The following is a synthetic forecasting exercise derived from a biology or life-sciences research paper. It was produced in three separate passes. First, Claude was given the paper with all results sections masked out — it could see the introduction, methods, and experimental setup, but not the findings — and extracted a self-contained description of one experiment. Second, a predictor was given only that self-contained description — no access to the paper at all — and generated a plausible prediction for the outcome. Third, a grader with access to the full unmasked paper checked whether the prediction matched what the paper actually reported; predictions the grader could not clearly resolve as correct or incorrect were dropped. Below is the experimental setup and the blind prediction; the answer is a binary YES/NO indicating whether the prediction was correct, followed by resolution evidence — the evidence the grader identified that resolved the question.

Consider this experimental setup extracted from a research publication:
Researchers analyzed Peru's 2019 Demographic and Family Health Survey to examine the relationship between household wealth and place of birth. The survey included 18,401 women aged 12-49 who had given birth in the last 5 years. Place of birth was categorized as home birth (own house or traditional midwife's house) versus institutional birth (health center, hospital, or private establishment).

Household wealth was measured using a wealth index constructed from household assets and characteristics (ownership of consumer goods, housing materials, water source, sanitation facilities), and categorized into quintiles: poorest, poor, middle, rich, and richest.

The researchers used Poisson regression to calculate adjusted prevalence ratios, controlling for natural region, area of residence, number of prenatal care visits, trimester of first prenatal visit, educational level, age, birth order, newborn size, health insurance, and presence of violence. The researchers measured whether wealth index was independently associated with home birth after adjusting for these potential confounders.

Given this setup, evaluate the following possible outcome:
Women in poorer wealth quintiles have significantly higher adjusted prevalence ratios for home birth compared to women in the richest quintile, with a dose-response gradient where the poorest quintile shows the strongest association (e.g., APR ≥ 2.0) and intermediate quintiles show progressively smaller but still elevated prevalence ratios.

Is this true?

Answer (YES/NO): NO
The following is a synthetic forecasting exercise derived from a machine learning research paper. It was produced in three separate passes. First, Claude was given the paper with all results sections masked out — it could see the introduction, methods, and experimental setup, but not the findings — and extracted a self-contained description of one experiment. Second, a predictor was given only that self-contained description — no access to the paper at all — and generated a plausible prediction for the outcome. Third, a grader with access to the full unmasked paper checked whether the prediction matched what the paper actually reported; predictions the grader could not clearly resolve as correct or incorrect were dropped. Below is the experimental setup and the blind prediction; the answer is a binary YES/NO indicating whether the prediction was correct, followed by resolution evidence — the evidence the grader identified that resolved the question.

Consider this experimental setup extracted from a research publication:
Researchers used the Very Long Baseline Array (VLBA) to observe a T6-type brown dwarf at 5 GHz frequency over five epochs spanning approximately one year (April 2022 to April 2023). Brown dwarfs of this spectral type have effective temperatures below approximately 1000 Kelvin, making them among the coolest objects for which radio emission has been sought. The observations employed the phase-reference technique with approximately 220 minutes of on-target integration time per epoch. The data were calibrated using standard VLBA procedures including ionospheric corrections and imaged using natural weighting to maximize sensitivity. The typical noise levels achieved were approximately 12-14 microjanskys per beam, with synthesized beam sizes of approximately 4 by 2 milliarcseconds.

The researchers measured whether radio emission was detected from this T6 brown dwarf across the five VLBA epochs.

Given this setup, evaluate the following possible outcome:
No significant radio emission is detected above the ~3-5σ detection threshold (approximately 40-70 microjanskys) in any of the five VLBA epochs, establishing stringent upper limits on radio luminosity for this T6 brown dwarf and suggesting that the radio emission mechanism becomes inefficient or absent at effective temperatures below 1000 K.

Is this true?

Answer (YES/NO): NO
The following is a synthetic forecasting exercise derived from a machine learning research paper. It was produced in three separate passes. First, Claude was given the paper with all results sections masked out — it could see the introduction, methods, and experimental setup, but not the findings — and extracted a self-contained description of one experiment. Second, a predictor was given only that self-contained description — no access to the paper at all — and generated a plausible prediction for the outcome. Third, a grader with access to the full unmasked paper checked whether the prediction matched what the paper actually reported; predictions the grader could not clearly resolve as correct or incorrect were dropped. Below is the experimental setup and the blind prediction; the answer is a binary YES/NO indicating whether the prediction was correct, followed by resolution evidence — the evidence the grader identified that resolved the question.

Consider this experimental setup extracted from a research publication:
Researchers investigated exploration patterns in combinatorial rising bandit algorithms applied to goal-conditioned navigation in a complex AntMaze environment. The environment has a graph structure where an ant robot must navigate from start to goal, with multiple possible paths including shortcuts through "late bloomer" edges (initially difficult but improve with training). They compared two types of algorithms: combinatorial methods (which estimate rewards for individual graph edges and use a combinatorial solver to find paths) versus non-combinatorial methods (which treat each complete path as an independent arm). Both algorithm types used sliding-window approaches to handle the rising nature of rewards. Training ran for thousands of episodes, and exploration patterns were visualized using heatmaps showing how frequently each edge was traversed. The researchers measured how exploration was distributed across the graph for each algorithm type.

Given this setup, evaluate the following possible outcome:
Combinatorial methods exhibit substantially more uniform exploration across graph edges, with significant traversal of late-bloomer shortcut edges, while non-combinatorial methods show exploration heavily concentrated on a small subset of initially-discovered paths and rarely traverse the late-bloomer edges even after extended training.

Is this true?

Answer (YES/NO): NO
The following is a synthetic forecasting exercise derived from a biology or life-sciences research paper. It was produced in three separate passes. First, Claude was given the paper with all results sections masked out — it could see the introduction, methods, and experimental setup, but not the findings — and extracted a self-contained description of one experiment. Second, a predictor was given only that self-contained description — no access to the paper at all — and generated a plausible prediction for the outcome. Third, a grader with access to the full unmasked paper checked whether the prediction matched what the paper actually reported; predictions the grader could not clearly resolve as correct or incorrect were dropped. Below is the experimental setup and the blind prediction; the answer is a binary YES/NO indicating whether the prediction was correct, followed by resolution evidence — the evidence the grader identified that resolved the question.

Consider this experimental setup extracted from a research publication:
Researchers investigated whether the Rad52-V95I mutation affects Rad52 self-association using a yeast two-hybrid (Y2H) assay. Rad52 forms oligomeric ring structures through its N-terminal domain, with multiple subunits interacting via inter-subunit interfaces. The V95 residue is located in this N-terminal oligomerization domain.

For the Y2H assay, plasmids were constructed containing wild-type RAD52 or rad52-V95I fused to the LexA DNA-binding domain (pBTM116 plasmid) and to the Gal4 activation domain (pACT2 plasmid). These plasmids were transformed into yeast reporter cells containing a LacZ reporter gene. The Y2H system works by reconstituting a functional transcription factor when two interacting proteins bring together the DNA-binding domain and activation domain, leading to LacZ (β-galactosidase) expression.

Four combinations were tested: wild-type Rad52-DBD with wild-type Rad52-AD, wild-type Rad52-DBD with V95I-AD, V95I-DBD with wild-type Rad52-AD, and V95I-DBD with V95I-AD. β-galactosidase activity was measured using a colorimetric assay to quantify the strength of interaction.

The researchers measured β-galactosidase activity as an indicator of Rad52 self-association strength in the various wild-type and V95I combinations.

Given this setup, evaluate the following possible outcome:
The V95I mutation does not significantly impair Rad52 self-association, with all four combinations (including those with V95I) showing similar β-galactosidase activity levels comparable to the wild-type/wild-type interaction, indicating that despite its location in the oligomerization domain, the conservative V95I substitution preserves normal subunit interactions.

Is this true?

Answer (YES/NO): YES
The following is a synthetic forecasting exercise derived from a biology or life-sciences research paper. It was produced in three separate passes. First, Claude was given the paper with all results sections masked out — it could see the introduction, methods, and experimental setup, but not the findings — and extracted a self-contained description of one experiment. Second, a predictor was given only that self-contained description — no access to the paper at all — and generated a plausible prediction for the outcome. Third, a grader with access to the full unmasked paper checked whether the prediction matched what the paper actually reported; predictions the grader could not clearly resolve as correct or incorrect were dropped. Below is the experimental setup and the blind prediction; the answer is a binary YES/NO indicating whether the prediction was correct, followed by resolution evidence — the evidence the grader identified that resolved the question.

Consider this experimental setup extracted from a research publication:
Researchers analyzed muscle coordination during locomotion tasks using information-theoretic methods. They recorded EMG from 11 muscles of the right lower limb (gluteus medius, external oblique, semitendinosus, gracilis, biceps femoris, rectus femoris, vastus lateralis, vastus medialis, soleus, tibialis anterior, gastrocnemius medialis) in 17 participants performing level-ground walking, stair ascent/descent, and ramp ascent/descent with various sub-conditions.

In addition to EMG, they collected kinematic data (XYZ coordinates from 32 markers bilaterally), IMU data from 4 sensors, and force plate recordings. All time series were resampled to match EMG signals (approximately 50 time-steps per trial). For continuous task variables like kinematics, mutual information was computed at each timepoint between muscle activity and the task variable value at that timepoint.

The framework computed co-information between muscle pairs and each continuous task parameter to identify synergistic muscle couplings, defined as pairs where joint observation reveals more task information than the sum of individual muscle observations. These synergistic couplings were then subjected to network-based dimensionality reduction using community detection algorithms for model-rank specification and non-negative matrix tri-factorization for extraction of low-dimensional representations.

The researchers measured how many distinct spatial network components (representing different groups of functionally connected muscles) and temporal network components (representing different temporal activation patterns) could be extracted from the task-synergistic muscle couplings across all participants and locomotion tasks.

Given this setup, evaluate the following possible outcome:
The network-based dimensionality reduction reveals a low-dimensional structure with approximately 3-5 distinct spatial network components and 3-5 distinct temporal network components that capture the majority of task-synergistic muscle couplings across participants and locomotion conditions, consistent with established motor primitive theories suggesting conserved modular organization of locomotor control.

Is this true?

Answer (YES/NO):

◇ ◇ ◇ ◇ ◇

> _What is required_
When a line above includes the word "birth", please list that line.

> _Exercise result_
Researchers analyzed Peru's 2019 Demographic and Family Health Survey to examine the relationship between household wealth and place of birth. The survey included 18,401 women aged 12-49 who had given birth in the last 5 years. Place of birth was categorized as home birth (own house or traditional midwife's house) versus institutional birth (health center, hospital, or private establishment).
The researchers used Poisson regression to calculate adjusted prevalence ratios, controlling for natural region, area of residence, number of prenatal care visits, trimester of first prenatal visit, educational level, age, birth order, newborn size, health insurance, and presence of violence. The researchers measured whether wealth index was independently associated with home birth after adjusting for these potential confounders.
Women in poorer wealth quintiles have significantly higher adjusted prevalence ratios for home birth compared to women in the richest quintile, with a dose-response gradient where the poorest quintile shows the strongest association (e.g., APR ≥ 2.0) and intermediate quintiles show progressively smaller but still elevated prevalence ratios.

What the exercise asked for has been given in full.